DOCUMENT EXTRACT ::
At this point it would be well worth your while to view my current

presentation of the data at www.palmyra.uklinux.net/pur-preface.html.

You should bear in mind that in its present form it is far larger and

more complex than when I began it. At the beginning the matter on the

Web consisted of two files only: the database, being basically a list

of Roman Purbeck stone artefacts, and the bibliography, basically the

reference-list from my 1996 paper augmented by other citations which

I had added since then. These two were quite easy to maintain as HTML

files, being each no more than a few tens of thousands of characters

long.

The database was basically a long unordered list <ul>, containing

items of the following general kind:

<li>

 <ul>

   <li><b>name</b> ..identifying name of artefact.. </li>

   <li><b>site</b> ..where found and when.. </li>

   <li><b>publ</b> <a href="..">..reference to publication..</a>

</li>

   <li><b>desc</b> ..description.. </li>

   <!-- other properties of the artefact added here -->

 </ul>

</li>

The bibliography was also a long <ul> but contained items like this

one:

<li>

 <a name="Bidwell1979">Bidwell PT 1979</a>,

 <em>The legionary Bath House and Basilica and Forum at Exeter</em>,

 Exeter City Council and Univ of Exeter:

 Exeter Archaeological Reports <b>1</b>

</li>

Most of the hrefs in the database were naturally to items in the

bibliography, but from the start I allowed myself unlimited

references from anywhere in my files, to anywhere else in my own

website and also to other resources on the WWW, as I felt then as now

that these were important guides that would assist my own analysis of

the data and could also be useful to other readers.

DATA ::
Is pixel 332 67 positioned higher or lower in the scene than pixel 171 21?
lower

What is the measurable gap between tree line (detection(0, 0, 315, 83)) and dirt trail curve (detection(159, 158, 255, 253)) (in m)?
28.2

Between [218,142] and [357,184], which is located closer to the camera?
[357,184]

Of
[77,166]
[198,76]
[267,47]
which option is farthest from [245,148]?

EXERCISE AIM ::
Quote the passage above on the Roman Purbeck stone database, starting at the words "Most of the" and stopping after "to other readers.".

RESULT FOR THIS EXERCISE ::
Most of the hrefs in the database were naturally to items in the

bibliography, but from the start I allowed myself unlimited

references from anywhere in my files, to anywhere else in my own

website and also to other resources on the WWW, as I felt then as now

that these were important guides that would assist my own analysis of

the data and could also be useful to other readers.